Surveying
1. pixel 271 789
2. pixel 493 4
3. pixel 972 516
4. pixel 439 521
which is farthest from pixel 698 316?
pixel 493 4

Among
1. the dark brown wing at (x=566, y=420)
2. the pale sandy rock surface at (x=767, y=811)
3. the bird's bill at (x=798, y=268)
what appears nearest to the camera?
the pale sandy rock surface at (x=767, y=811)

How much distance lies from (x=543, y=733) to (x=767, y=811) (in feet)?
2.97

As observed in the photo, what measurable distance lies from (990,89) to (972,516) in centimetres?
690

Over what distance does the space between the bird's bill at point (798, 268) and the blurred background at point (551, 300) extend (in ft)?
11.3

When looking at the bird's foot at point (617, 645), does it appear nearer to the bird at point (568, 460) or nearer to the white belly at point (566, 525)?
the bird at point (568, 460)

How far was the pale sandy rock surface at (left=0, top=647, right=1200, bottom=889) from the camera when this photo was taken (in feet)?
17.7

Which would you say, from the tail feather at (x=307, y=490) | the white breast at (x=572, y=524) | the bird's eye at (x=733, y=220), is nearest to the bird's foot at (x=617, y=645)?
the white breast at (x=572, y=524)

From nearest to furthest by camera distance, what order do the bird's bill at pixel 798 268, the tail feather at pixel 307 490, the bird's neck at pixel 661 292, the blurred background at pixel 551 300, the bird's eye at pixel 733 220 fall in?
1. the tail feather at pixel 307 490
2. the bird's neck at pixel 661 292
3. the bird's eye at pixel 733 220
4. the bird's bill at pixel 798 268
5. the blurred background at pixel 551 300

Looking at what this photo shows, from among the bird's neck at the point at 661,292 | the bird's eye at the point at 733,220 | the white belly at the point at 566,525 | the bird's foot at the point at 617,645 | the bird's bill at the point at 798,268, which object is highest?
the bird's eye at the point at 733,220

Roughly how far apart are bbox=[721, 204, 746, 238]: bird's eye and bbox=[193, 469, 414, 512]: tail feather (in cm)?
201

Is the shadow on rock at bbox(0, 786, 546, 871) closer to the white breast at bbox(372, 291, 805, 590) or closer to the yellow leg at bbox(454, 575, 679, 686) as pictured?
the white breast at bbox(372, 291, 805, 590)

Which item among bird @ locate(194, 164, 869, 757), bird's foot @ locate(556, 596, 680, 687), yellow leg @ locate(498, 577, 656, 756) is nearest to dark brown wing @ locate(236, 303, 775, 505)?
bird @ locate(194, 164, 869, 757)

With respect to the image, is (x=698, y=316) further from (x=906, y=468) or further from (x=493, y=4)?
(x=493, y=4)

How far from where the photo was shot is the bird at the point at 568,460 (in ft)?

Written task
Rewrite every line of the records above as a numbered list, leaving out the blank lines.

The reply
1. Surveying
2. 1. pixel 271 789
3. 2. pixel 493 4
4. 3. pixel 972 516
5. 4. pixel 439 521
6. which is farthest from pixel 698 316?
7. pixel 493 4
8. Among
9. 1. the dark brown wing at (x=566, y=420)
10. 2. the pale sandy rock surface at (x=767, y=811)
11. 3. the bird's bill at (x=798, y=268)
12. what appears nearest to the camera?
13. the pale sandy rock surface at (x=767, y=811)
14. How much distance lies from (x=543, y=733) to (x=767, y=811) (in feet)?
15. 2.97
16. As observed in the photo, what measurable distance lies from (990,89) to (972,516) in centimetres?
17. 690
18. Over what distance does the space between the bird's bill at point (798, 268) and the blurred background at point (551, 300) extend (in ft)?
19. 11.3
20. When looking at the bird's foot at point (617, 645), does it appear nearer to the bird at point (568, 460) or nearer to the white belly at point (566, 525)?
21. the bird at point (568, 460)
22. How far was the pale sandy rock surface at (left=0, top=647, right=1200, bottom=889) from the camera when this photo was taken (in feet)?
23. 17.7
24. Which would you say, from the tail feather at (x=307, y=490) | the white breast at (x=572, y=524) | the bird's eye at (x=733, y=220), is nearest to the bird's foot at (x=617, y=645)?
25. the white breast at (x=572, y=524)
26. From nearest to furthest by camera distance, what order do the bird's bill at pixel 798 268, the tail feather at pixel 307 490, the bird's neck at pixel 661 292, the blurred background at pixel 551 300, the bird's eye at pixel 733 220 fall in?
27. 1. the tail feather at pixel 307 490
28. 2. the bird's neck at pixel 661 292
29. 3. the bird's eye at pixel 733 220
30. 4. the bird's bill at pixel 798 268
31. 5. the blurred background at pixel 551 300
32. Looking at what this photo shows, from among the bird's neck at the point at 661,292 | the bird's eye at the point at 733,220 | the white belly at the point at 566,525 | the bird's foot at the point at 617,645 | the bird's bill at the point at 798,268, which object is highest?
33. the bird's eye at the point at 733,220
34. Roughly how far apart are bbox=[721, 204, 746, 238]: bird's eye and bbox=[193, 469, 414, 512]: tail feather (in cm)?
35. 201
36. Is the shadow on rock at bbox(0, 786, 546, 871) closer to the white breast at bbox(372, 291, 805, 590) or closer to the yellow leg at bbox(454, 575, 679, 686) as pictured?
37. the white breast at bbox(372, 291, 805, 590)
38. Which item among bird @ locate(194, 164, 869, 757), bird's foot @ locate(556, 596, 680, 687), yellow leg @ locate(498, 577, 656, 756) is nearest to dark brown wing @ locate(236, 303, 775, 505)?
39. bird @ locate(194, 164, 869, 757)
40. With respect to the image, is (x=698, y=316) further from (x=906, y=468) or further from (x=493, y=4)?
41. (x=493, y=4)
42. How far from where the photo was shot is the bird at the point at 568,460 (in ft)?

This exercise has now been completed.